Medicoir, a global producer of coir substrate for cannabis crops, has launched its biodegradable plastic containers.

There are many options available to when it comes to substrate choice for cannabis plants, from the size of growing container and whether to repot later in the crop, to the shape of the container and which type of growing media to use.

In recent years, many growers have started to move over to 100% coir substrates for their cannabis crops, which would generally be a mix of coir pith, short cut fibre and 3-5mm particles. The nature of coir means that during the production process it can be sieved to remove all of the fine dust particles (<1mm) and therefore encouraging better root development and a free draining environment. And in a more practical sense, coir can be dried and compressed, offering big savings in transport, storage and handling.

Medicoir biodegradable containers
Photos: Medicoir

“The most popular product we produce for the medicinal cannabis industry are 10L Open Top Containers,” said Kalum Balasuriya, managing director at Medicoir. “These blocks are compressed at our facilities and come ready packed in their own poly-pot which can be unfolded before hydrating the coir block inside.”

“Due to the short crop cycle, we were concerned about the amount of plastic that was being used for these products.
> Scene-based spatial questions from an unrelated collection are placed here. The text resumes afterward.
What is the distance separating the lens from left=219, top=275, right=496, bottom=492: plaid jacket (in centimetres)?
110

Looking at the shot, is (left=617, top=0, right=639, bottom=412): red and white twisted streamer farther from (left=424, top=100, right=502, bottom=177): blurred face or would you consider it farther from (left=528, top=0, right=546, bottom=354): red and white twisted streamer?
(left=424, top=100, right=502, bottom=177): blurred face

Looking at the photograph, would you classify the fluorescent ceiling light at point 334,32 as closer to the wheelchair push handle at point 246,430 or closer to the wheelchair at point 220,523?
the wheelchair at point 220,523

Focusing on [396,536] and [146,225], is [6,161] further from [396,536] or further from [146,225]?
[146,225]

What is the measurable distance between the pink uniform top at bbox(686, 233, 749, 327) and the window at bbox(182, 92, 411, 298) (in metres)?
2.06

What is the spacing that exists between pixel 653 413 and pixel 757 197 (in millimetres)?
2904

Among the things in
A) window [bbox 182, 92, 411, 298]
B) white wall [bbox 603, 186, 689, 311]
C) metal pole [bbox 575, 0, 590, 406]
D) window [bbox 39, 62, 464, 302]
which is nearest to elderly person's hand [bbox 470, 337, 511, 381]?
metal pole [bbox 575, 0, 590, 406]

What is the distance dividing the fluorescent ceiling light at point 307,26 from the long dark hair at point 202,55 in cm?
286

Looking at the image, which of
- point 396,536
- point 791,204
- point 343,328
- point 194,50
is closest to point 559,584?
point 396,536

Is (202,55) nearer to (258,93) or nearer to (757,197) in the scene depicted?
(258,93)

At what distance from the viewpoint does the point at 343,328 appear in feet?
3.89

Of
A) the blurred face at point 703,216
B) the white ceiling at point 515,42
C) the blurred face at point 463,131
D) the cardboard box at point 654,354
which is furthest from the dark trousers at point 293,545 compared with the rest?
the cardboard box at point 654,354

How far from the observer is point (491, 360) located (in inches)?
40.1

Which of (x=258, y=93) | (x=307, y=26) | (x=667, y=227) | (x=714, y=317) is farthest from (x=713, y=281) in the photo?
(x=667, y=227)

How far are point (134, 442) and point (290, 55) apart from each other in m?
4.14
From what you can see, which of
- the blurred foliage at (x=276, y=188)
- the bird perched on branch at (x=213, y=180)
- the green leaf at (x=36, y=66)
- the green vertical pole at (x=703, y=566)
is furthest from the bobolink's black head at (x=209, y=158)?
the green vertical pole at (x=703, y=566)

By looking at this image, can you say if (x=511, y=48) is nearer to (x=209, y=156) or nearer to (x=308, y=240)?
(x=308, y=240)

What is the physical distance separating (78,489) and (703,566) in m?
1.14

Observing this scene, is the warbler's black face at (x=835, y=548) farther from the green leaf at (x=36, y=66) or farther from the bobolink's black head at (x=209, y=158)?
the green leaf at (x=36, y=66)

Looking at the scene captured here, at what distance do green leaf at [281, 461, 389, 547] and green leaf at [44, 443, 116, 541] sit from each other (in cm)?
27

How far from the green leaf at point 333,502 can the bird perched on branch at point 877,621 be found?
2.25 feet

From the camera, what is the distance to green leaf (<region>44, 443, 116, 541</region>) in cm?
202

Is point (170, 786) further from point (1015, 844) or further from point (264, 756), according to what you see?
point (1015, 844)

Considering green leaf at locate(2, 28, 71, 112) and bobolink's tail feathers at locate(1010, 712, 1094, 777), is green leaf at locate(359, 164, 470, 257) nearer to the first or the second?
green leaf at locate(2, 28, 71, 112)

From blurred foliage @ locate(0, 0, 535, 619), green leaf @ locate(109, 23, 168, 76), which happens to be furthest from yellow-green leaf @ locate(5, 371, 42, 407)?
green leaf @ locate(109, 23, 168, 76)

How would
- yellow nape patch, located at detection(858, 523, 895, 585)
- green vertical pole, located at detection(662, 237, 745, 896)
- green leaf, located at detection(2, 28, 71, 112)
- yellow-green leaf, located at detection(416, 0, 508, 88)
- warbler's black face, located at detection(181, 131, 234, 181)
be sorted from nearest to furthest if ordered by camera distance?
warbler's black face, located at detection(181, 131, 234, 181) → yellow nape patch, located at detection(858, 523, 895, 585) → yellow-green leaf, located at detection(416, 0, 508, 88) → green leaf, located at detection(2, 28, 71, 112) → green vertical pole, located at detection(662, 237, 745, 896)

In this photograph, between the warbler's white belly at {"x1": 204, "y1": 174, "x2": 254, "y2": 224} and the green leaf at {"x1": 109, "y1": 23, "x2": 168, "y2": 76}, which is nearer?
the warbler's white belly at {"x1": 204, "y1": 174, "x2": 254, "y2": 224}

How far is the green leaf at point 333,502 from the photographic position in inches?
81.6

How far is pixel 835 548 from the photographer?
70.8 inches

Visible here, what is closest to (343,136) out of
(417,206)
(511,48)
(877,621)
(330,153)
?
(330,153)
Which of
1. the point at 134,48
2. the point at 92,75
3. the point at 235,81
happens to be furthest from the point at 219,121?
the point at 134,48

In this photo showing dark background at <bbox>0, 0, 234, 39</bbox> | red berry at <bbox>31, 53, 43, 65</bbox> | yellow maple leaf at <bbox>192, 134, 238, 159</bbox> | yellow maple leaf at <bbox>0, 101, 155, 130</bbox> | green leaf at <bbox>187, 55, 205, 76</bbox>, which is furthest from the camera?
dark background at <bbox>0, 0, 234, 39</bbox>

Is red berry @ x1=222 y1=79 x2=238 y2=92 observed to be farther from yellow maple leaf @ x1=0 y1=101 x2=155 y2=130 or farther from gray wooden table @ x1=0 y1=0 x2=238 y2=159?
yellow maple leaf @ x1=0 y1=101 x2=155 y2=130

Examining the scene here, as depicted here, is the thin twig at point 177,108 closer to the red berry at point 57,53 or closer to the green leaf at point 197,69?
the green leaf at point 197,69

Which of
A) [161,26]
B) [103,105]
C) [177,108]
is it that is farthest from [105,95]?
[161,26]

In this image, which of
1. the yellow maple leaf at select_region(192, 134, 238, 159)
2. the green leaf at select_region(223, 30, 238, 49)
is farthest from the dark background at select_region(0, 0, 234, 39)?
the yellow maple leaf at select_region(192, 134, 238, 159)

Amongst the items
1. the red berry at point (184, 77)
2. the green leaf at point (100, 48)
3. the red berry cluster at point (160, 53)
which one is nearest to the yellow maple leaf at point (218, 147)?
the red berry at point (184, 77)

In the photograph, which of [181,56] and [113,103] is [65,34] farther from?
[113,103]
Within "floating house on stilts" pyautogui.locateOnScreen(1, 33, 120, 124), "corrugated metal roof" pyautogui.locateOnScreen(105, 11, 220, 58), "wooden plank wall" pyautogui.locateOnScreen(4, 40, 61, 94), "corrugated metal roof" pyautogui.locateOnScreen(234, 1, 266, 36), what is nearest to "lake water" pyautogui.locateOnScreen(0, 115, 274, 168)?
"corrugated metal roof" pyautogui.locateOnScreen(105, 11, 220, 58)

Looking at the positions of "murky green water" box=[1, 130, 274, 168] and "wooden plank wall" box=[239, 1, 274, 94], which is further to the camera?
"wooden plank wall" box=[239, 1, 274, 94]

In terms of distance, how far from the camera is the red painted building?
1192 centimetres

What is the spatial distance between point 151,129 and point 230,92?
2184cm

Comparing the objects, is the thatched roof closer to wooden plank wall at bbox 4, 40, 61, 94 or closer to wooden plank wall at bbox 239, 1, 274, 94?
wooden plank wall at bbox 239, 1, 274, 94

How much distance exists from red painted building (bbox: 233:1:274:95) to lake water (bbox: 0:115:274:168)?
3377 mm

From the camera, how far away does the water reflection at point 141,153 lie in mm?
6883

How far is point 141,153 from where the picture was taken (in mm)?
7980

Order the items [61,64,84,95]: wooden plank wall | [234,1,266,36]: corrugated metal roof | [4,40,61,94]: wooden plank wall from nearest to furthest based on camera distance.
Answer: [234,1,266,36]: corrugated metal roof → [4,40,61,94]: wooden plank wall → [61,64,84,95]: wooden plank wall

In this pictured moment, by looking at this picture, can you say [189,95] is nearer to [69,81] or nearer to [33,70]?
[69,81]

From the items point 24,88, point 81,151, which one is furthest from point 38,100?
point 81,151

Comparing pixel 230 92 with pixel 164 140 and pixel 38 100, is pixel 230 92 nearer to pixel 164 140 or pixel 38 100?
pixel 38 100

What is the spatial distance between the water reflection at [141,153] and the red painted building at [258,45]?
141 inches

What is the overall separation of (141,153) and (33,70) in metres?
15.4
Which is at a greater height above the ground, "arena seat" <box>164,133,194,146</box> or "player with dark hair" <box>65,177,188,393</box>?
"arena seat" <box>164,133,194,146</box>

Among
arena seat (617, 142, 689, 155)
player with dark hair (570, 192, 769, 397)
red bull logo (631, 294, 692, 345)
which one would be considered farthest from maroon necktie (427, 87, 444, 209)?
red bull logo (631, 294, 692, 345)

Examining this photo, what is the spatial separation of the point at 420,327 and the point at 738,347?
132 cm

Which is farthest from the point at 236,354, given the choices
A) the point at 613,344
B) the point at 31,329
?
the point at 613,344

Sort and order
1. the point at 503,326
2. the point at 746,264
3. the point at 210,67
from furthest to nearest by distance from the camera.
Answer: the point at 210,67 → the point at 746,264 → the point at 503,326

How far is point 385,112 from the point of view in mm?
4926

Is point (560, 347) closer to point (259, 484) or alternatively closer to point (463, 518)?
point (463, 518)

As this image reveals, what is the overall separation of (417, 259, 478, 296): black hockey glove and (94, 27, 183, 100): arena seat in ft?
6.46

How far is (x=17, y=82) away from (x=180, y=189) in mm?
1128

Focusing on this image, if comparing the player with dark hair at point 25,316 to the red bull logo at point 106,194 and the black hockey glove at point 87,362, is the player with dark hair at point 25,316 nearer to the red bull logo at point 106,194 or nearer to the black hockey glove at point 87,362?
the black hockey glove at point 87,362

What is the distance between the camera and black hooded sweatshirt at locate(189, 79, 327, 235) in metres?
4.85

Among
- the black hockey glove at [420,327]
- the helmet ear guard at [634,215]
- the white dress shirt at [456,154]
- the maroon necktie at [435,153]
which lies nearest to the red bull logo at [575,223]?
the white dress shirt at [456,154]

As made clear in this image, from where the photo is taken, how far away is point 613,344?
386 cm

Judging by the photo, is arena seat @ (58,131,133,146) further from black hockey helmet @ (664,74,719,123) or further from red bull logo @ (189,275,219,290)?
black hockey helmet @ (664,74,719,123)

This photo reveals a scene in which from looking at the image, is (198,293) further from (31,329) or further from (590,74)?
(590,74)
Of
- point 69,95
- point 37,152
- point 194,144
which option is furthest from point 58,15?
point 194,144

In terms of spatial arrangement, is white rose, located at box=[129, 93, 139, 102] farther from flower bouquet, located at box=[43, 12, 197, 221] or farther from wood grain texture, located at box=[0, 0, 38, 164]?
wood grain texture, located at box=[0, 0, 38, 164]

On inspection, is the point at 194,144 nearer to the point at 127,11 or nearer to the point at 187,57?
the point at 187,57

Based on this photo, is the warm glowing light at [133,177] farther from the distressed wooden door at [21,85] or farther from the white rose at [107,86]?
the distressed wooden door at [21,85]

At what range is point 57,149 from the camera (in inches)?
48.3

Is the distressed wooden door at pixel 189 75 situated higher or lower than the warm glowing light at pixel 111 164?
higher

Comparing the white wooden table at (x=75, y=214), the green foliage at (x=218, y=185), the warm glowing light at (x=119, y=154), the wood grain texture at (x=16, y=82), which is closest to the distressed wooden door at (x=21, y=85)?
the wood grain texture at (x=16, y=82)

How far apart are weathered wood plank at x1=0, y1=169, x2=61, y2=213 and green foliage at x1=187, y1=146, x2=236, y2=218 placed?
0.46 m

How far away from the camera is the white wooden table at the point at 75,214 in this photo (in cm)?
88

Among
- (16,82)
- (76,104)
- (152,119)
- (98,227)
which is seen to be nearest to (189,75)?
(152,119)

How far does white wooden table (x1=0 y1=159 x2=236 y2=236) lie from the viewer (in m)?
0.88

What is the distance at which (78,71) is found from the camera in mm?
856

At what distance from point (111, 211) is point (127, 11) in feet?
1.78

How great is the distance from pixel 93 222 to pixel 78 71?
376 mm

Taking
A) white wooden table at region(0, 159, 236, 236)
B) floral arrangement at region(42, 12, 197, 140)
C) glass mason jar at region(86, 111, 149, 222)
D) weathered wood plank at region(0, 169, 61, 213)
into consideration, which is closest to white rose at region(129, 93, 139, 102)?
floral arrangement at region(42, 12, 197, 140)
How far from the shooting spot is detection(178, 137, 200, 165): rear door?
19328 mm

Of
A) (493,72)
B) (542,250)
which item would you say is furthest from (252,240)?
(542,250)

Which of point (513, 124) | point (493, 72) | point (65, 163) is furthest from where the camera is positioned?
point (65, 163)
Although we have always used recyclable plastic, we felt that we needed to take one step further,” said Balasuriya.

Medicoir is using EcoPure, which is an organic additive that causes plastic to biodegrade through a series of chemical and biological processes when disposed of in a microbe-rich environment. Microbes send out chemical signals attracting other microbes and collectively they feast on the polymer chains breaking down the chemical bonds. The by-products of the biodegradation process depend on the disposal environment but are non-toxic and some are even economically valuable for energy, such as Methane. Other by-products include humus (which can be used to make soil richer) and carbon dioxide.

“We are thrilled to be able to offer this alternative to growers who are looking for more environmentally friendly growing choices,” said Balasuriya. “It is very important to use that we work in a way that looks after our planet and I feel this is a very positive step to take.”